Do these statements agree with the text about Pantry Magic? For each, answer yes or no and quote the deciding words. (a) The book is already out as a Kindle edition. (b) The online store at Etsy.com was opened last summer. (c) Sweet Orange Zest is one of the new items to be added.

== Text shown ==
========================================
Sometimes you have to celebrate your own accomplishments, so I’m proud to announce that my book,Pantry Magic – Making and Using Fruit and Vegetable Powders is now available in paperback on Amazon and I hope to have the Kindle edition up soon. (See the Amazon Icon on the sidebar).I had a lot of fun writing it, and I hope that all of you will check it out and, of course, buy a copy. (How’s that for blatant self promotion)!  Seriously, I’d love to get your feedback.

But there’s more. Last summer I opened an online store at Etsy.com, and I’m happy to say that I’m getting lots of interest in my Fruit and Vegetable Powders. https://www.etsy.com/shop/ElaineintheKitchen?ref=hdr_shop_menu

Sales have been particularly good since the Holidays and I’m looking forward to adding some new items: Meyer Lemon Zest, Roasted Red Bell Pepper, and Sweet Orange Zest.

I’m sure some of you have noticed that I’ve been doing some rehab work on Elaine in the Kitchen’s Facebook page as well as the website.  I’ve also got some great recipe ideas for future posts and I should have a new one starting next week.  Thanks to all of you who have been checking in on Elaine in the Kitchen in the meantime.

Whew!  I think I’ll have some tea and lemon cookies.
========================================
== Extracted information ==
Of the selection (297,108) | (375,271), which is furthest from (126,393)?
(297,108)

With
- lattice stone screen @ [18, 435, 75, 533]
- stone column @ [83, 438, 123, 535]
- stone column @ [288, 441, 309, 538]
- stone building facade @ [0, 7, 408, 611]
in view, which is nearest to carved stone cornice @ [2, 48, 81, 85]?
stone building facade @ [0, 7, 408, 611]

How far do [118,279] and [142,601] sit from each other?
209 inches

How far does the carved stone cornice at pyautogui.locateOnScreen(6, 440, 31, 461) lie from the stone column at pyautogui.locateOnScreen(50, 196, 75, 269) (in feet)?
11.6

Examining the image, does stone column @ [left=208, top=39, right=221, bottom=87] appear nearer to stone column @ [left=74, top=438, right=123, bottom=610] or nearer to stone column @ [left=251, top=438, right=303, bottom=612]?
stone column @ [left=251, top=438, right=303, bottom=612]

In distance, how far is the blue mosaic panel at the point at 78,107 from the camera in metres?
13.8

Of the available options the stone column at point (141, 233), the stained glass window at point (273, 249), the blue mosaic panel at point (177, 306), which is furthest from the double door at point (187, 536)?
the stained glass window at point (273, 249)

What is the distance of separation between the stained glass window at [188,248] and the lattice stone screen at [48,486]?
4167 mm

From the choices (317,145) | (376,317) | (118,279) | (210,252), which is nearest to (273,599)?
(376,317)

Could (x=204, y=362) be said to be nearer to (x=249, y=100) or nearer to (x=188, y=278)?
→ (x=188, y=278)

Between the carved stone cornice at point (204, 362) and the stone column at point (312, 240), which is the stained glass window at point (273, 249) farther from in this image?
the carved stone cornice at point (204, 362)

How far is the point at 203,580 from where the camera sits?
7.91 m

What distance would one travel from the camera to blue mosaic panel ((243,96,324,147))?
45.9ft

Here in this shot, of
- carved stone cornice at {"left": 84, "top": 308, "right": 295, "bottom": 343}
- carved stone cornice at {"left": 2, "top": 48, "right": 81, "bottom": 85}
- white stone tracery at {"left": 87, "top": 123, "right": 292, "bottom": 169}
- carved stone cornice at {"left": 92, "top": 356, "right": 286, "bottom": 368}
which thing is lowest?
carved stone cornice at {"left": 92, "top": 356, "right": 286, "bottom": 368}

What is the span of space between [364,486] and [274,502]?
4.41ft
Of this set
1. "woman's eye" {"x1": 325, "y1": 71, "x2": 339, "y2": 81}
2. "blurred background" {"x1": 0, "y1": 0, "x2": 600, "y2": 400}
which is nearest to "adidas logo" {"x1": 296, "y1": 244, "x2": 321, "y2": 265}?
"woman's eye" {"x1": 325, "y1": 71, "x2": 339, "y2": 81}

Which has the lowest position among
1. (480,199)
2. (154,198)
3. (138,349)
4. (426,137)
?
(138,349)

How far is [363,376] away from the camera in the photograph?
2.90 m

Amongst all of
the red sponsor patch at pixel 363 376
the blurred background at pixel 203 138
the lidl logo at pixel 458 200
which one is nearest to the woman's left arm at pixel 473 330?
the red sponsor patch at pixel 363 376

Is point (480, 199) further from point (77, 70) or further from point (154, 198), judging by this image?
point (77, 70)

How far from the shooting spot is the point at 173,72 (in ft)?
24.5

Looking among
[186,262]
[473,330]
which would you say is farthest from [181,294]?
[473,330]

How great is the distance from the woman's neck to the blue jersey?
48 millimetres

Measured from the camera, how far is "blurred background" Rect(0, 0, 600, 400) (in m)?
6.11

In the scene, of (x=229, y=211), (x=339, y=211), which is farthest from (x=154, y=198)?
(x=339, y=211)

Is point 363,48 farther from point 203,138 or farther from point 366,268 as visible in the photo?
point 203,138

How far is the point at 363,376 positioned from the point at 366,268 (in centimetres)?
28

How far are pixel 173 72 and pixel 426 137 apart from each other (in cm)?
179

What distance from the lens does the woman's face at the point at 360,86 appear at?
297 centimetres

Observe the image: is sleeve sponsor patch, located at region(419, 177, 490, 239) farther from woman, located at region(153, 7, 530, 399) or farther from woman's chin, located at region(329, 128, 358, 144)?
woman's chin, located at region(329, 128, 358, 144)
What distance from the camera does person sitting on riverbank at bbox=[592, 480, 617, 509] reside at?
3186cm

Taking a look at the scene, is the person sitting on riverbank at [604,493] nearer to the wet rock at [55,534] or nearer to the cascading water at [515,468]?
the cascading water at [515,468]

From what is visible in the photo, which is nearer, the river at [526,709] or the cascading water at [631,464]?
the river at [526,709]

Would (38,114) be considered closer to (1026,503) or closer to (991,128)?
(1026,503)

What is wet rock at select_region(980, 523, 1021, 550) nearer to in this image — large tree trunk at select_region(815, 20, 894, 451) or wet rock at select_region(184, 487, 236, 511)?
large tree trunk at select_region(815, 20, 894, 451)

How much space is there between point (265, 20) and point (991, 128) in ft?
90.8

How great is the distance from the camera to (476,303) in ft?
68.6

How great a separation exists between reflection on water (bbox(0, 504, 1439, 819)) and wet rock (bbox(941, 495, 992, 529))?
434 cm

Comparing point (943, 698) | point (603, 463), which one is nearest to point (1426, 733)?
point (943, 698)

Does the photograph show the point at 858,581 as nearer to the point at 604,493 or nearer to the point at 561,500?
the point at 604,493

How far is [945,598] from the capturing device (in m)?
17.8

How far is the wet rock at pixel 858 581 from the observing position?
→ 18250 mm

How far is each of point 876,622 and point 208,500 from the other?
========================================
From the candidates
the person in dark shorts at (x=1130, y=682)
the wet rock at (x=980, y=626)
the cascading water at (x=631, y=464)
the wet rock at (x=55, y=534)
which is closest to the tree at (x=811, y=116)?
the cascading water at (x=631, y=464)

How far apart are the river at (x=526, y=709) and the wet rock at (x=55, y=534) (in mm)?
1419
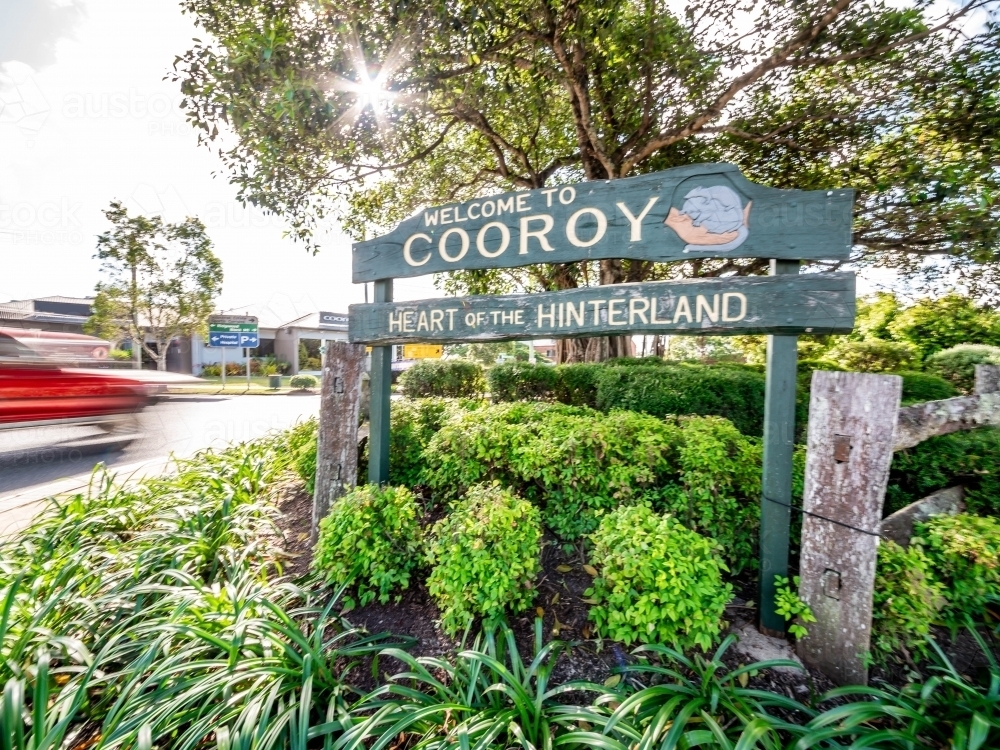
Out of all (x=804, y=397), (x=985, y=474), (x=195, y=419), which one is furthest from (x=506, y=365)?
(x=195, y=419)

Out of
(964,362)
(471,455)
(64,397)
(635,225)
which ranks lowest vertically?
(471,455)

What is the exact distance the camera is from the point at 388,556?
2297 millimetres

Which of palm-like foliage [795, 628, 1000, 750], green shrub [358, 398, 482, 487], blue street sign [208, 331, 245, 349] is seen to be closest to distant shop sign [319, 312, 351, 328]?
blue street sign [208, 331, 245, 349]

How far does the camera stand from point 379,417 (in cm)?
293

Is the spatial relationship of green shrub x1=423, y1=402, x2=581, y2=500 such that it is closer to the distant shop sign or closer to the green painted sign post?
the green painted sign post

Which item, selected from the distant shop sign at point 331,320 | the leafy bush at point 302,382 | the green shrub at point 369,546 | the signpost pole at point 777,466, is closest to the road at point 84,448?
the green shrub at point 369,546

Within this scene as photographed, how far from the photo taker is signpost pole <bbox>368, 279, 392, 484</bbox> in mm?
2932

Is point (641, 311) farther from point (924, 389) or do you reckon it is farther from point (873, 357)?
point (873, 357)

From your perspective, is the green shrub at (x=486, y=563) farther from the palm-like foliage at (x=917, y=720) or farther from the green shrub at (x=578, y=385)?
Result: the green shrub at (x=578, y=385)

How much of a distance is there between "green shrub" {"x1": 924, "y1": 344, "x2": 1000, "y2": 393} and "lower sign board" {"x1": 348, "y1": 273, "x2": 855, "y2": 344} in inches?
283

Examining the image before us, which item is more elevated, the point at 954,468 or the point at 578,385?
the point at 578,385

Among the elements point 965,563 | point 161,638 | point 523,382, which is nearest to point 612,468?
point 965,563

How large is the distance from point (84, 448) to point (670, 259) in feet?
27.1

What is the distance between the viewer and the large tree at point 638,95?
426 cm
========================================
== Answer below ==
(a) No: "is now available in paperback on Amazon and I hope to have the Kindle edition up soon"
(b) Yes: "Last summer I opened an online store at Etsy.com"
(c) Yes: "I’m looking forward to adding some new items: Meyer Lemon Zest, Roasted Red Bell Pepper, and Sweet Orange Zest"